Saturday, January 24, 2015

I get knocked down...but I get up again!!

Life always finds a way to throw us curve balls...maybe it's to check to see if we are staying focused,  in the now, maybe they are meant as wake up calls or maybe they are just a way to test our inner strength, determination and resolve....whatever their true purpose, I know that it is the reaction to the situations, not the falling, that is the test, how quickly you get back up, dust yourself off and start moving towards the goal again!

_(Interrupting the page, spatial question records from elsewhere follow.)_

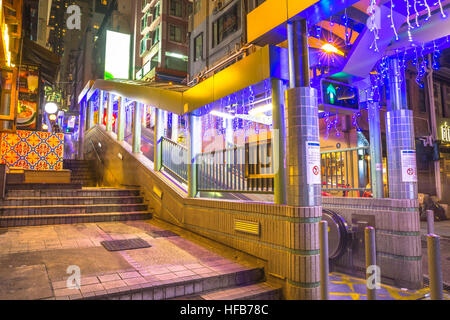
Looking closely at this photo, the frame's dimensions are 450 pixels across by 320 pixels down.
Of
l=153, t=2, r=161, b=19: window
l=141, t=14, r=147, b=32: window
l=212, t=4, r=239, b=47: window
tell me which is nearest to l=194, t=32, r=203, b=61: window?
l=212, t=4, r=239, b=47: window

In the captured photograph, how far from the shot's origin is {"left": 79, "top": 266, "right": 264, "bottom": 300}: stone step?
3.12 m

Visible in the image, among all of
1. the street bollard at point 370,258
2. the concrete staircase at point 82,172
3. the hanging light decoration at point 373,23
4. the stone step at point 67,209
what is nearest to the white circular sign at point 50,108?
the concrete staircase at point 82,172

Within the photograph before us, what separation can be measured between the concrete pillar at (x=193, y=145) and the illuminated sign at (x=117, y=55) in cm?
3112

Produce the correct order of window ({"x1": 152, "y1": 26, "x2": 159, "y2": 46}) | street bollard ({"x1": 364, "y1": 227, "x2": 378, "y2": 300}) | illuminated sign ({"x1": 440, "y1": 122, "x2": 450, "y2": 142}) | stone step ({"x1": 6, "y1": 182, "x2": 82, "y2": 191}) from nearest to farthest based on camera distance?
street bollard ({"x1": 364, "y1": 227, "x2": 378, "y2": 300}), stone step ({"x1": 6, "y1": 182, "x2": 82, "y2": 191}), illuminated sign ({"x1": 440, "y1": 122, "x2": 450, "y2": 142}), window ({"x1": 152, "y1": 26, "x2": 159, "y2": 46})

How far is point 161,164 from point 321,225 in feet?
19.5

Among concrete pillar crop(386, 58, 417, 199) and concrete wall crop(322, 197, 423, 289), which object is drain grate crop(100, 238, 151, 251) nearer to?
concrete wall crop(322, 197, 423, 289)

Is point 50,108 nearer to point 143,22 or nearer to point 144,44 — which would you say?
point 144,44

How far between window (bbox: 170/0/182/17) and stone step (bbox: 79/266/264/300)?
33.0m

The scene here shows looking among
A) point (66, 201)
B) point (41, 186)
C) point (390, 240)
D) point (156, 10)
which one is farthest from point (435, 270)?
point (156, 10)

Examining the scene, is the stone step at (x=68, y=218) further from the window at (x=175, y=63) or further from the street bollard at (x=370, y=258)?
the window at (x=175, y=63)

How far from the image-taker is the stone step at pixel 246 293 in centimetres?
349

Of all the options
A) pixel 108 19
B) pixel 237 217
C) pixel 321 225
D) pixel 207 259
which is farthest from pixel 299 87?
pixel 108 19

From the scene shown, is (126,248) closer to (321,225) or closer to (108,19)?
(321,225)

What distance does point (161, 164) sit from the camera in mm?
8195
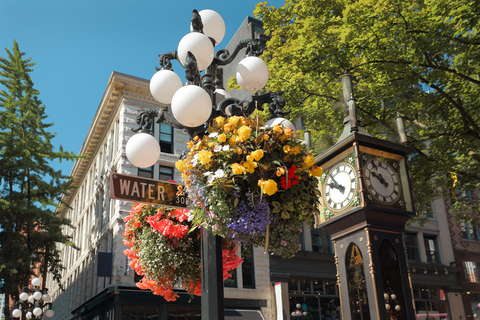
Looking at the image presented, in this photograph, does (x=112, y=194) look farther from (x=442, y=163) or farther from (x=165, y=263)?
(x=442, y=163)

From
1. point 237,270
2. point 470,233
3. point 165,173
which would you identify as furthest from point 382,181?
point 470,233

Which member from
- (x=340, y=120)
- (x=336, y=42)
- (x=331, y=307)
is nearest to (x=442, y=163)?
(x=340, y=120)

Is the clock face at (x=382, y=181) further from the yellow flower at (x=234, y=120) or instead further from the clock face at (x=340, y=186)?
the yellow flower at (x=234, y=120)

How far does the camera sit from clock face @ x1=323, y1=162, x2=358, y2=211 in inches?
249

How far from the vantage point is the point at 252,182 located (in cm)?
358

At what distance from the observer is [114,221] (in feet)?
75.8

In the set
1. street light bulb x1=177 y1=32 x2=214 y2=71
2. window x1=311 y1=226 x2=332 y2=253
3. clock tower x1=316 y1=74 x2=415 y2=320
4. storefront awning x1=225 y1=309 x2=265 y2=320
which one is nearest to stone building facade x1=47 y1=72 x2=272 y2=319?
storefront awning x1=225 y1=309 x2=265 y2=320

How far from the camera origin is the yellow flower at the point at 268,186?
3428 mm

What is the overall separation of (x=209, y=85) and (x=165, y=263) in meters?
1.94

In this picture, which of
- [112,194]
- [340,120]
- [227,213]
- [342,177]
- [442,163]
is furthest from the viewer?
[340,120]

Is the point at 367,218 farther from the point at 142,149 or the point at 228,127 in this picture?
the point at 142,149

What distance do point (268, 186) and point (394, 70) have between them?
9.37 metres

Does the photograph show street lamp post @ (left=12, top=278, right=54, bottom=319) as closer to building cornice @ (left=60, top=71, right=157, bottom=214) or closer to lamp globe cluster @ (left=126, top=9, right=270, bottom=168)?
building cornice @ (left=60, top=71, right=157, bottom=214)

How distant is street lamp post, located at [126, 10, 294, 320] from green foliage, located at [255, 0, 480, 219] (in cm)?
707
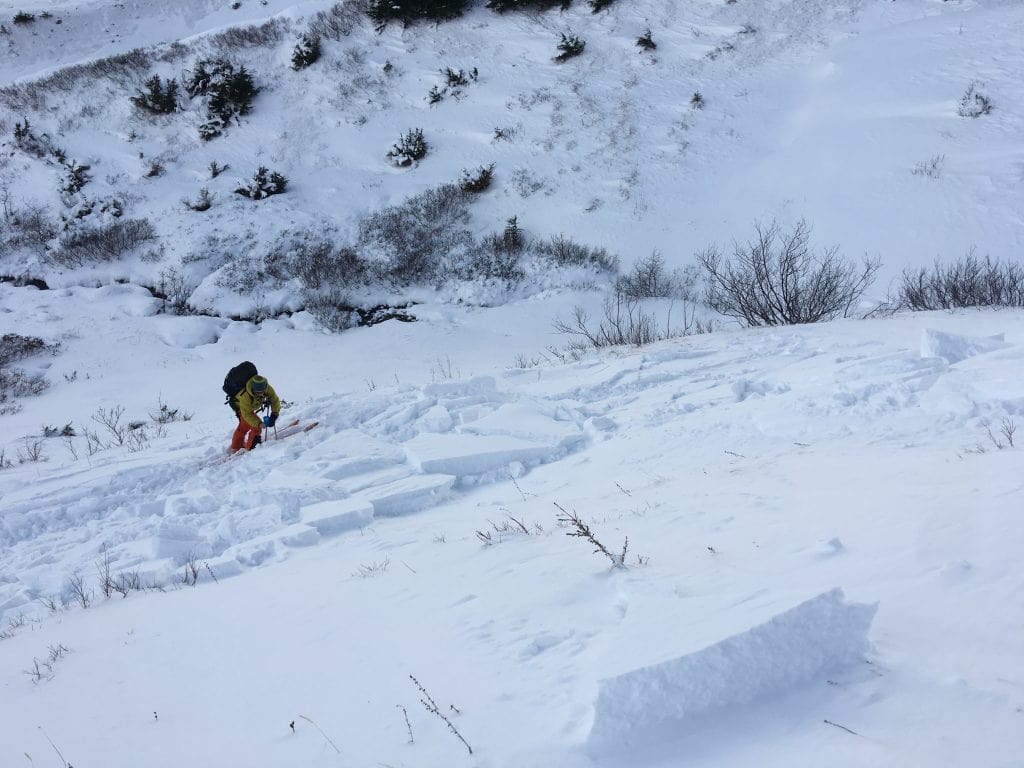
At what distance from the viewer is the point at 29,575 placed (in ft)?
16.4

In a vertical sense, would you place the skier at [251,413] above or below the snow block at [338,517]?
above

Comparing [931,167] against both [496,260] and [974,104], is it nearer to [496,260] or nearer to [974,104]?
[974,104]

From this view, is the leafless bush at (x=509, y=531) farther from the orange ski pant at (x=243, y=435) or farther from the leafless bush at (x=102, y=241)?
the leafless bush at (x=102, y=241)

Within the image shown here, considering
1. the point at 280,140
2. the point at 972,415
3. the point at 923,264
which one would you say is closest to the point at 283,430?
the point at 972,415

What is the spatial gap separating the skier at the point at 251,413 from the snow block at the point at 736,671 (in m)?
6.53

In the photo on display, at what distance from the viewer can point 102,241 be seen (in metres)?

Training towards my half ironman goal has shifted things in me slightly (I am excited to train, not skipping workouts, drinking more water,  sleeping more and I have more energy) I am beginning to dig deeper, pushing harder and flirting with efforts levels as I haven't in years.  I am finally running with my favourite again, something I have missed terribly.  It's great to run side by side with someone who pushes me, and rather than back off and make an excuse when he starts to pick up the pace, I push back, I dig deep, I feel my legs scream but my brain encourages me to try to match his stride and stay at his side.  I am hitting paces that I wasn't sure I would ever run again and I'm loving it!
However, life threw me a curve ball...or in this case a cracked, broken sidewalk while on vacation.  I went down pretty hard (I took a chapter out of my older sisters book and actually hit the pavement). Yes, I cried and yes, I had a few moments of worry that maybe I had re-broken my right foot but I forced myself up and started moving back towards the hotel...no use wishing I hadn't fallen...no use worrying about July.  I kept my focus on the now and taking care of what I was able to control.  I decided to not let a sprained ankle ruin my vacation.  I enjoyed a fun/scary moped ride through Playa de Carmen with a sweet little Mexican man.  I kept my ankle iced and elevated while holding down my beach chair with a drink in my hand.  We went for slow walks along the beach drinking in all the sights along the way.  I took advantage of the beautiful pool and allowed my long lost love of swimming to rekindle itself while SV headed out for his runs solo.  I refused to feel sorry for myself, it's a small injury compared to what could have happened, I have been focused on doing what I can and letting my body recover (minimizing any further injuries by pushing too hard too soon).  I'm doing all the things that I can control and not allowing myself to worry about things that I have no control over what so ever.  Truly, for the first time in my life I am 100% able to let go of that worry... maybe that is what this latest curve ball was meant to do, show me that I have truly gotten mentally stronger and I am not going to be knocked down long by anything...So bring it on!!!!